[Exercise]
Continue the blog post about Johnny Craig's story from The Vault of Horror #35, picking up after its final sentence.

Thursday, October 4, 2012

October is Spookey Month: Johnny Craig's "... And All Through the House..."

A few weeks ago we took a hard-hitting look at the 1972 Amicus Productions horror anthology flick Tales from the Crypt, specifically the segment starring Joan Collins, "... And All Through the House...."  It's a piece for which I won several journalism awards and received an offer to pen the film re-adaptation of the Dell Comics adaptation of the classic Andy Griffith service comedy No Time for Sergeants, which itself was an adaption of a stage play drawn from a novel.  Unfortunately, my dedication to this blog forced me to turn down that guaranteed six-figure paycheck in favor of fulfilling a threat-- er--- promise I made to you, my loyal reader.

So to that end, let's revisit Johnny Craig's original story from The Vault of Horror #35 (EC Comics, March 1954).  And here... we... goooo!

[Supplied records]
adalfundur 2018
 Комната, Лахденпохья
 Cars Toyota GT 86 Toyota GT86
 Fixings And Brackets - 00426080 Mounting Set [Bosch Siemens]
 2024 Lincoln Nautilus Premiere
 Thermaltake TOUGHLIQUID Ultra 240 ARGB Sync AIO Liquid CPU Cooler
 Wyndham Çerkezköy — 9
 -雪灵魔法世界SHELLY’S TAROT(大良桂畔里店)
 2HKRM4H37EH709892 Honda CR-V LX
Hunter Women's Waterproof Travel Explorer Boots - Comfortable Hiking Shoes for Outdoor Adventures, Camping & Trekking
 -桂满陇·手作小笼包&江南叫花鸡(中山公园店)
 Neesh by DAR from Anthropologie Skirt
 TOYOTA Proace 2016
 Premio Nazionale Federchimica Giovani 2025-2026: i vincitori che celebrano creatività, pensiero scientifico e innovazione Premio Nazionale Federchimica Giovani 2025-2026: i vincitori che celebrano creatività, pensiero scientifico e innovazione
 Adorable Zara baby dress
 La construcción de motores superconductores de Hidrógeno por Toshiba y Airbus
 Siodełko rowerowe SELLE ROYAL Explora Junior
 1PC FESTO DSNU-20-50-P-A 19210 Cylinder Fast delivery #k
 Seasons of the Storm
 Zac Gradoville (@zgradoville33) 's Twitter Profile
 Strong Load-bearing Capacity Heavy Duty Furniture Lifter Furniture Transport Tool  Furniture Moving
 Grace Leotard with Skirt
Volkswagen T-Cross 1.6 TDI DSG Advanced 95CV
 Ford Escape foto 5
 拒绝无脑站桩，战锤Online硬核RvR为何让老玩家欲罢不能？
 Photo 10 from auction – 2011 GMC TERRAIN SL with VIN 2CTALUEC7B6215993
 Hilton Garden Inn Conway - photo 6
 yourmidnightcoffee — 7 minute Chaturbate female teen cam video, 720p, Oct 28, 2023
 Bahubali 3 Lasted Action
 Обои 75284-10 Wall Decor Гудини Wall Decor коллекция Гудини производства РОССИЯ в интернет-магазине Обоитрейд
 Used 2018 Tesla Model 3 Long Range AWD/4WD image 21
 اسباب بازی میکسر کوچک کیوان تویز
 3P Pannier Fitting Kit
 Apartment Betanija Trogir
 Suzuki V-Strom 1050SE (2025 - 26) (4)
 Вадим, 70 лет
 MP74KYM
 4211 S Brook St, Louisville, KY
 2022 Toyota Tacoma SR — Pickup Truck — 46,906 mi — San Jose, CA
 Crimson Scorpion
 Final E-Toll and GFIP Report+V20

[Output of the exercise]
The film's version is a very close adaptation (they even kept the daughter's name the same, and the dialogue in scenes with her is almost word-for-word from the comic), but the Craig's story is pretty taut and doesn't lend itself to a lot of padding.  Sure, a few differences crop up here and there.  For example, the comic story is red white and blue in its all-American look at Christmas-related murder.  The movie transplants the story to the UK, where it gains Collins, with Sir Ralph Richardson as the Crypt-Keeper.  In the comic, the protagonist is a blond, while Collins is famously a brunette, a quality that would serve her and her stunt double well on ABC's night time soap opera Dynasty during the infamous Krystle-Alexis fight.  In the movie, the Santa-suit wearing madman throttles the Collins character for a violent comeuppance.  It's a movie and movies rely on action. Otherwise, they might just as well be photographs.  And instead of photographs, drawings.  Which brings us right back to comic books again, where it's just as effective to have un-jolly old St. Nick simply stand there in the final panel.  The reader's imagination supplies the killing.  Or, if you're of a less sanguinary persuasion, the murmured discussion followed by a night of gentle love-making.

Since there's not a lot to say about the story I haven't already written about at great length while blathering on in my usual sub-moronic way about the film, here are some choice moments from the comic.  Get ready to enjoy a little bit of Johnny Craig-style holiday cheer...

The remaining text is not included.